It is impossible to give a precise date for the beginning of the Human Genome Project. Some writers date it from the Alta summit in Utah in December 1984, organised by the DOE. The aim of this summit, in which James Neel took part, was to discuss what strategies should be used to detect mutations in the generations after Hiroshima and Nagasaki, in the context of the DOE’s vision for life sciences. Discussion focused on the state-of-the-art technologies which the DOE would be able to deploy, and all sorts of potential models for identifying mutations were reviewed. Direct sequencing of the DNA involved was already considered to be one of the most obvious methods. The original motives were soon forgotten.
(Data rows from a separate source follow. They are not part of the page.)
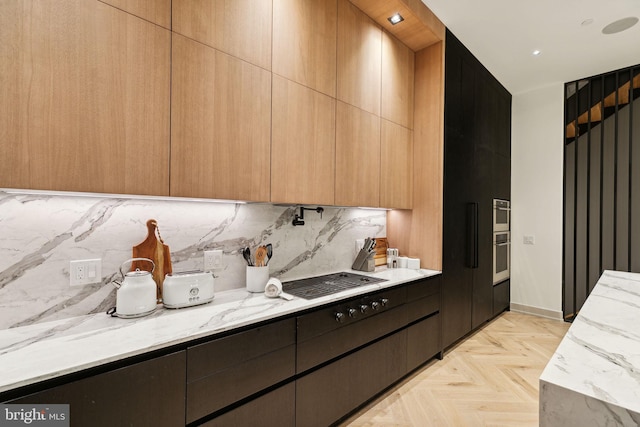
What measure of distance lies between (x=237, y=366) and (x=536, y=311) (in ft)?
14.2

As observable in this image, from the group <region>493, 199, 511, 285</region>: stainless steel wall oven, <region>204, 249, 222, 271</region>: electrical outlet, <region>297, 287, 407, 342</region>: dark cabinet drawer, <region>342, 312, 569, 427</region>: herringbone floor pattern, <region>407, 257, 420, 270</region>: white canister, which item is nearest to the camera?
<region>297, 287, 407, 342</region>: dark cabinet drawer

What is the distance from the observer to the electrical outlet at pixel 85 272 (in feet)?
4.60

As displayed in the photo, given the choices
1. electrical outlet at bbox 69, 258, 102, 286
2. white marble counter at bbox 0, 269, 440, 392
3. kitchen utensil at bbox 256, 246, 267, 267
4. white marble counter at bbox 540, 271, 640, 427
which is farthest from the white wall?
electrical outlet at bbox 69, 258, 102, 286

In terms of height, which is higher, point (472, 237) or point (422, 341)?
point (472, 237)

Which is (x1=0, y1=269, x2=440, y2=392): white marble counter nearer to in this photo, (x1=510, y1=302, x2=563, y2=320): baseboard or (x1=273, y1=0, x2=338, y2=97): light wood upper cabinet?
(x1=273, y1=0, x2=338, y2=97): light wood upper cabinet

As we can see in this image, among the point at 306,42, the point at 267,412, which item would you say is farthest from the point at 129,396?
the point at 306,42

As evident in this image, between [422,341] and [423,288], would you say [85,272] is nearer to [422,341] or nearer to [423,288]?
[423,288]

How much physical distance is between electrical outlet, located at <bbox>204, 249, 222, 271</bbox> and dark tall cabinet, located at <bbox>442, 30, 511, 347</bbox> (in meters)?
1.98

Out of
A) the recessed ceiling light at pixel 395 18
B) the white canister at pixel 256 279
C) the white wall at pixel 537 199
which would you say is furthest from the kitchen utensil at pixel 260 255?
the white wall at pixel 537 199

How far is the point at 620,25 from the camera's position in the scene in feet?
9.18

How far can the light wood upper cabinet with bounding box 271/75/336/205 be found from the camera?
187 cm

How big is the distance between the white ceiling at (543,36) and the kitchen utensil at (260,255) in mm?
2413

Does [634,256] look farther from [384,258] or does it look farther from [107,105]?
[107,105]

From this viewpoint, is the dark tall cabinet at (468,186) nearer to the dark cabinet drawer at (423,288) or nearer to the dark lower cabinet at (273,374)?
the dark cabinet drawer at (423,288)
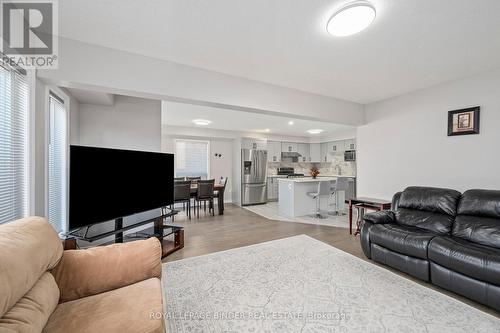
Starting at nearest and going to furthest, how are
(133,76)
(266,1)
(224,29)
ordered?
(266,1) < (224,29) < (133,76)

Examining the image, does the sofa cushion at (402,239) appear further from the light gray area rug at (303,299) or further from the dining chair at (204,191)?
the dining chair at (204,191)

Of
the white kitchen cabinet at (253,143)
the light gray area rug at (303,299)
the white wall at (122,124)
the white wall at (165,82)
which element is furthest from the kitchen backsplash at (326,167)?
the light gray area rug at (303,299)

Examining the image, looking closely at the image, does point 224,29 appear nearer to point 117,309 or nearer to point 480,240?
point 117,309

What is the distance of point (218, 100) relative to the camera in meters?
2.83

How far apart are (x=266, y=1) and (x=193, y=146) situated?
590cm

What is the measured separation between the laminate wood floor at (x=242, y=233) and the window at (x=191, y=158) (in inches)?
76.6

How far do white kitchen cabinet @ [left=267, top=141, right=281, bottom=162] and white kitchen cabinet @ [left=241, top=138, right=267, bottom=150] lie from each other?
1.17 ft

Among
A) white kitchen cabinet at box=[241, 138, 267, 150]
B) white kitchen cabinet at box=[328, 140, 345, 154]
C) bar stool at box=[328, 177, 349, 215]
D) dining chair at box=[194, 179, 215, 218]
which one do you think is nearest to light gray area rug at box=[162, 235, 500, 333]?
dining chair at box=[194, 179, 215, 218]

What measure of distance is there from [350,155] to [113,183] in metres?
7.03

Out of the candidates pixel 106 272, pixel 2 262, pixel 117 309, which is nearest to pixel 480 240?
pixel 117 309

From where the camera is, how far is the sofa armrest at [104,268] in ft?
4.46

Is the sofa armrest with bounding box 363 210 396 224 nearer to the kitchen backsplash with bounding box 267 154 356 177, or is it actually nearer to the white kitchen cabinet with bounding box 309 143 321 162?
the kitchen backsplash with bounding box 267 154 356 177

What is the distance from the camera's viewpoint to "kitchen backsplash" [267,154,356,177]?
7.76 meters

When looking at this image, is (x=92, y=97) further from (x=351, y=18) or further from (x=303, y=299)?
(x=303, y=299)
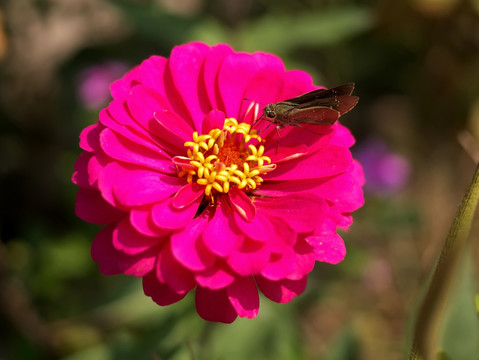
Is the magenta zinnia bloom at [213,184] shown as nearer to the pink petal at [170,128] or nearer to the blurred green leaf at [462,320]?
the pink petal at [170,128]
In fact, the Human Genome Project could not have been imagined without efficient DNA sequencing and the constant progress that has been made in this technique. Neither would it have been possible without the systematic development of computer science, both in terms of hardware and software. This is another aspect where the DOE’s contribution is most obvious. In the summer of 1975, Frederick Sanger of the Medical Research Council (MRC) in Cambridge had announced that he had found a way to identify a gene’s sequence (the chain of bases which make it up) by reproducing DNA replication in a test tube. Immediately several laboratories in Europe, the USA and Japan tried their hand at automating these methods. "Fluorescent" sequencing, introduced by Leroy Hood’s team at Caltech in 1986, was a remarkable improvement.

In 1981 Hood had set up Applied BioSystems, which specialised in laboratory equipment for molecular biology. This company developed at remarkable speed, thanks to sales of its DNA sequencers, until it was bought by Perkin-Elmer in 1997, just as its model 3700 capillary sequencer was coming onto the market. This sequencer was behind the considerable acceleration in sequencing speed worldwide. The technique, imitated elsewhere in the world, has continued to be improved and developed both by its promoters and by its competitors. It led to a ten-fold improvement in laboratory performance between 1995 and the end of 1997, and by a factor of ten again at the end of the century.

The DOE’s investigators contributed to another improvement – the use of "cell sorter" methods, where in a mixture of cells, those marked by the presence of a fluorescent molecule can be separated from unmarked cells. This method was extended to chromosome sorting, and it thus became possible to purify human chromosomes and to establish specific DNA banks for each chromosome. As there are 22, plus the two sex chromosomes, this meant a considerable reduction in the size of sequencing projects. Using this method, the French national sequencing centre at Evry, near Paris, is now finishing the sequencing of chromosome 14, which at just under 100 megabases (1 megabase = 1 million bases) will represent France’s contribution (only 3%) to the international project.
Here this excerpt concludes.